Hardware acceleration such as graphics processing units (GPUs) or field-programmable gate arrays (FPGAs) provide a vehicle for high performance and, in fact, enhance the gains of scaling. To date, however, acceleration has had limited success due to a key gap between data scientists and the performance engineers working with the computing infrastructure, illustrated by Figure 1.
Figure 1: Programming Model Gap Inhibiting Hardware Acceleration
Until recently, there was no automated way for big data platforms such as Spark to leverage advanced field programmable hardware. Consequently, data scientists and analysts had to work with performance engineers to fill that programming model gap.

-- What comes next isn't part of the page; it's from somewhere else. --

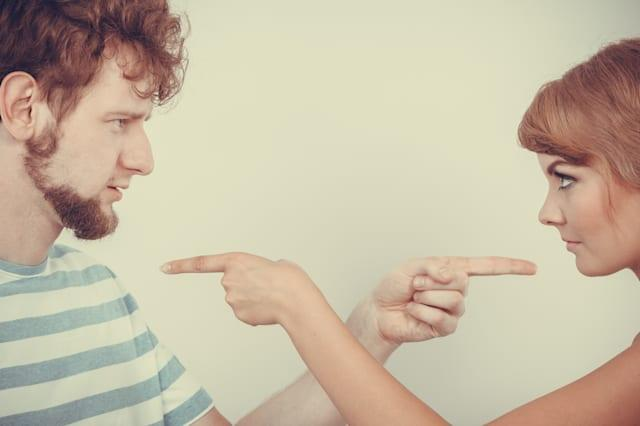 Conflict bad relationships concept. Two people couple pointing fingers at each other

Though feasible, this process was inefficient and time-consuming.
Data scientists, developers, and quantitative analysts are accustomed to programming using big data platforms in a high-level language. Performance engineers, on the other hand, are focused on programming at a low level, including field-programmable hardware. Thus, the scarcity of resources, along with additional implementation time, would significantly lengthen time to value of analytics when accelerating. In addition, the resulting solutions would typically be difficult to update as analytics evolve.
Figure 2 illustrates Bigstream’s architecture to address this gap.
Figure 2: Bigstream Hyperacceleration Addresses the Gap
At a high level, Bigstream Hyperacceleration automates the process of acceleration for users of big data platforms. It includes compiler technology for both software acceleration via native C++, and FPGA acceleration via bitfile templates. This technology yields up to 10x end-to-end performance gains for analytics, but with zero code change.